§ **PERGUNTAS**
[1] Indique se cada afirmação abaixo concorda com o texto da página, respondendo sim ou não e citando exatamente as palavras do texto que decidem a resposta. (a) A cerca que a Finlândia começou a construir tem cerca de 200 quilômetros. (b) Segundo o prefeito, a população de Imatra recebe a obra com entusiasmo. (c) A guerra na Ucrânia foi o motivo principal da decisão de construir a cerca.
[2] Por favor, transcreva literalmente o trecho do texto da página que começa com as palavras que contêm "Em Imatra, a" e termina com "prefeitura de Imatra.".

§ **TEXTO DA PÁGINA**
A Finlândia sempre foi alvo de ameaças híbridas de Moscou e agora está se preparando para mais. “Já sabíamos que a linha vermelha para os russos era nossa adesão à Otan“, diz Juha Martelius, vice-diretor geral para política de defesa do Ministério da Defesa finlandês. Ele diz que seu país espera algum tipo de reação depois que a bandeira finlandesa foi hasteada diante da sede da Organização do Tratado do Atlântico Norte (Otan), em 4 de abril.
Ninguém acha que a nova cerca de 200 quilômetros que a Finlândia começou a construir ao longo de sua fronteira oriental possa impedir uma incursão militar da Rússia. Mas não foi por isso que o governo decidiu, no ano passado, construí-la e aumentar a capacidade de vigilância ao longo da rota.
Nos últimos anos, todos os países da União Europeia e da Otan que fazem fronteira com a Rússia ou Belarus foram submetidos a grandes fluxos de migrantes orquestrados por Moscou. Letônia, Lituânia e Polônia viram o pior em 2021, mas isso também aconteceu em 2015 e 2016 nas passagens de fronteira na Lapônia finlandesa. A Finlândia é a última dessas nações a decidir construir uma barreira física.
“Ano zero”
Embora a guerra na Ucrânia não tenha sido o motivo principal, ela definitivamente reforçou a decisão. “Vimos o que a Rússia fez na Ucrânia, então tudo é possível”, explica Martelius. “Depois disso, as pessoas se deram conta de que este é o ‘ano zero’ para nosso novo relacionamento com os russos. Não importa que tipo de resultado final seja alcançado na Ucrânia: teremos um relacionamento totalmente diferente com os russos do que tínhamos antes.”
Em Imatra, a cidade mais próxima de onde o projeto da cerca está sendo iniciado, o prefeito Matias Hilden diz que entre a população o sentimento em relação à obra não é de entusiasmo e sim de resignação. “É um pouco triste precisarmos disso”, disse ele à DW em entrevista na prefeitura de Imatra.
Martelius explica que há uma década ninguém se importava em ouvir pessoas falando russo em lojas ou spas e que carros com placas russas eram onipresentes nas ruas da cidade, a apenas sete quilômetros da fronteira. Ele explica que naquela época “os russos costumavam comprar quase uma em cada duas propriedades” na área e que turistas russos levavam uma renda confiável para as lojas de Imatra.
Segundo o prefeito, alguns desses negócios já tiveram que fechar quando a covid-19 interrompeu as viagens. A proibição a turistas russos devido às sanções impostas no contexto da invasão da Ucrânia foi, então, o golpe final para outros.
“Agora, ouvir russo pela cidade definitivamente causaria um segundo olhar suspeito”, acredita Hilden, e ninguém está contando com o retorno de relações amigáveis tão cedo. “É bom se preparar para o tipo de ameaça que provavelmente acontecerá no futuro”, acrescentou
Morador antigo de Imatra, William Dennisuk diz que conhece pessoas mais alarmadas, que têm forte medo do que pode acontecer, prevendo mesmo cenários de invasões militares.

§ **DADOS FORNECIDOS**
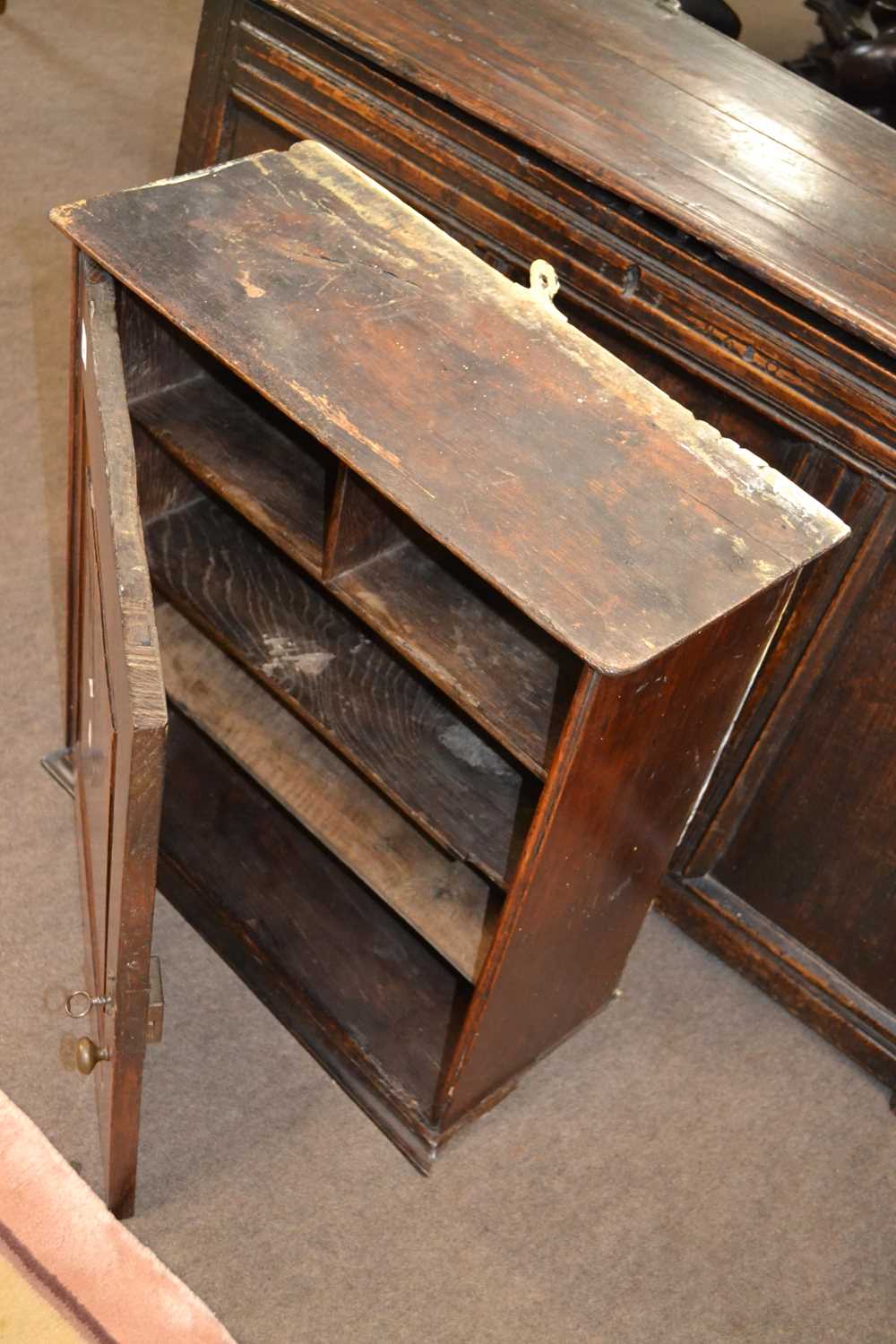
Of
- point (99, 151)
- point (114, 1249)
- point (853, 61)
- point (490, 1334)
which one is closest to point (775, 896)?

§ **RESPOSTAS ABAIXO**
[1]
(a) Sim: "a nova cerca de 200 quilômetros que a Finlândia começou a construir ao longo de sua fronteira oriental"
(b) Não: "o sentimento em relação à obra não é de entusiasmo e sim de resignação"
(c) Não: "Embora a guerra na Ucrânia não tenha sido o motivo principal"

[2]
Em Imatra, a cidade mais próxima de onde o projeto da cerca está sendo iniciado, o prefeito Matias Hilden diz que entre a população o sentimento em relação à obra não é de entusiasmo e sim de resignação. “É um pouco triste precisarmos disso”, disse ele à DW em entrevista na prefeitura de Imatra.